How to print the progress of a list comprehension in python?

tqdm

Using the tqdm package, a fast and versatile progress bar utility

pip install tqdm
from tqdm import tqdm

def process(token):
    return token['text']

l1 = [{'text': k} for k in range(5000)]
l2 = [process(token) for token in tqdm(l1)]
100%|███████████████████████████████████| 5000/5000 [00:00<00:00, 2326807.94it/s]

No requirement

1/ Use a side function

def report(index):
    if index % 1000 == 0:
        print(index)

def process(token, index, report=None):
    if report:
        report(index) 
    return token['text']

l1 = [{'text': k} for k in range(5000)]

l2 = [process(token, i, report) for i, token in enumerate(l1)]

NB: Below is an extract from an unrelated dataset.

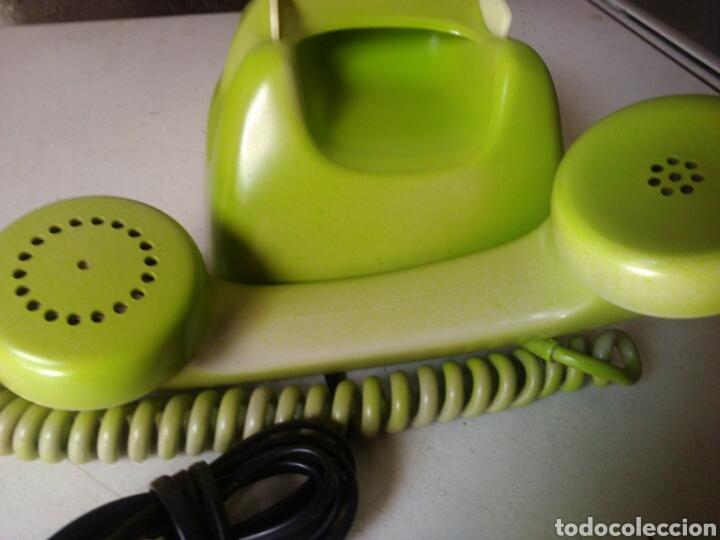Teléfonos: Antiguo telefono de telefónica ,pintado - Foto 10 - 93874048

2/ Use and and or statements

def process(token):
    return token['text']

l1 = [{'text': k} for k in range(5000)]
l2 = [(i % 1000 == 0 and print(i)) or process(token) for i, token in enumerate(l1)]

3/ Use both

def process(token):
    return token['text']

def report(i):
    i % 1000 == 0 and print(i)

l1 = [{'text': k} for k in range(5000)]
l2 = [report(i) or process(token) for i, token in enumerate(l1)]

All 3 methods print:

0
1000
2000
3000
4000

How 2 works

  • i % 1000 == 0 and print(i): and only checks the second statement if the first one is True so only prints when i % 1000 == 0
  • or process(token): or always checks both statements, but returns the first one which evals to True.
    • If i % 1000 != 0 then the first statement is False and process(token) is added to the list.
    • Else, then the first statement is None (because print returns None) and likewise, the or statement adds process(token) to the list

How 3 works

Similarly as 2, because report(i) does not return anything, it evals to None and or adds process(token) to the list


Just do:

from time import sleep
from tqdm import tqdm

def foo(i):
    sleep(0.01)
    return i

[foo(i) for i in tqdm(range(1000))]

For Jupyter notebook:

from tqdm.notebook import tqdm

doc_collection = [[1, 2],
                  [3, 4],
                  [5, 6]]

result = [print(progress) or
          [str(token) for token in document]
          for progress, document in enumerate(doc_collection)]

print(result)  # [['1', '2'], ['3', '4'], ['5', '6']]

I don't consider this good or readable code, but the idea is fun.

It works because print always returns None so print(progress) or x will always be x (by the definition of or).